- Uttarey Location in Sikkim, India Uttarey Uttarey (India)
- Coordinates: 27°15′36″N 88°05′42″E﻿ / ﻿27.260°N 88.095°E
- Country: India
- State: Sikkim
- District: Gyalshing (formerly West Sikkim)
- Subdivision: Gyalshing
- Gram Panchayat Unit: Maneybung Sopakha
- Elevation: 2,000 m (6,600 ft)
- Time zone: UTC+5:30 (IST)
- Vehicle registration: SK
- Website: https://gyalshing.nic.in/tourist-place/utteray/

= Uttarey =

Uttarey is a mountain village located in the Gyalshing subdivision of Gyalshing district (formerly West Sikkim) in the Indian state of Sikkim. It lies close to the border with eastern Nepal and forms a northern gateway to the Singalila Ridge and several high‑altitude trekking routes. It is also known for its quiet mountain setting, dense forests, trout farm, traditional Limboo and Bhutia cultural presence, and its proximity to popular trekking routes such as Phoktey Dara and the Singalila Range.
== Geography ==
Uttarey is situated in the western part of Sikkim at an elevation of around 2000 metres on the northern slopes of the Singalila Ridge. The village lies close to the border with eastern Nepal and is surrounded by dense temperate forests, steep valleys and high mountain terrain typical of the eastern Himalayas. The area provides views towards the Kanchenjunga range and serves as an approach point to several high-altitude passes and ridgelines, including Chewabhanjyang and Phoktey Dara. The climate of Uttarey is predominantly cool and temperate, with cold winters and mild, moist summers influenced by its elevation and forest cover.

== Tourism ==
Uttarey is promoted as a quiet, offbeat mountain destination known for its natural scenery, forested surroundings and views towards the Kanchenjunga range. The village is located close to the Singshore Bridge, one of the highest suspension bridges in the region, which serves as a major attraction for visitors. Local points of interest include a trout farm, small monasteries and viewpoints situated on the slopes above the settlement. The area also features a small recreational space known as Titanic Park, which is frequented by travellers exploring the western part of Sikkim.
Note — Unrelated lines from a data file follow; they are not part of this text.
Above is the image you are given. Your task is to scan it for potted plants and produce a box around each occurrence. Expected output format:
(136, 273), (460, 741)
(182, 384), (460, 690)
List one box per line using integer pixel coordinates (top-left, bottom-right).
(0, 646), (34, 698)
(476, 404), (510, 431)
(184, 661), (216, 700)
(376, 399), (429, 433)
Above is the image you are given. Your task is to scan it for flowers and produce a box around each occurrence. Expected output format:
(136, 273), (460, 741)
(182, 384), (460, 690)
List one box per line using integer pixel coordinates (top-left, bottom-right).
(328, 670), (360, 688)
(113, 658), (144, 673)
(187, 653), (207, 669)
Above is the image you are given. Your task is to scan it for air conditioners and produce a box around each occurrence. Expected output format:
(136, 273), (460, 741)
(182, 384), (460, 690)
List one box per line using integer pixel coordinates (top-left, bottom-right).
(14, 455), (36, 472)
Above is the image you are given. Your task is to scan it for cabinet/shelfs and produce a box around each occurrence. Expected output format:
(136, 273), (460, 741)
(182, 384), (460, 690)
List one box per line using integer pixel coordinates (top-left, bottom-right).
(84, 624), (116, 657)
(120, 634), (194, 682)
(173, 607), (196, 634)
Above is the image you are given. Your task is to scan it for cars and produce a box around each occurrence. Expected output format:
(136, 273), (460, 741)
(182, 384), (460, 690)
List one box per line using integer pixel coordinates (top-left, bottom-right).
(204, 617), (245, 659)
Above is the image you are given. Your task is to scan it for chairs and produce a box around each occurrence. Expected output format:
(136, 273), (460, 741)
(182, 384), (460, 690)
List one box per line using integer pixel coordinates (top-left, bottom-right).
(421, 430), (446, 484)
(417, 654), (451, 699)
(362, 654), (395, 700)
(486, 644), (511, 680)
Uttarey serves as an access point for several trekking routes, most notably the trail to Phoktey Dara and sections of the Singalila Ridge, which are known for panoramic Himalayan vistas and rhododendron forests. The village’s quiet environment and proximity to high-altitude passes near the Nepal border make it a popular base for nature-oriented tourism and trekking activities.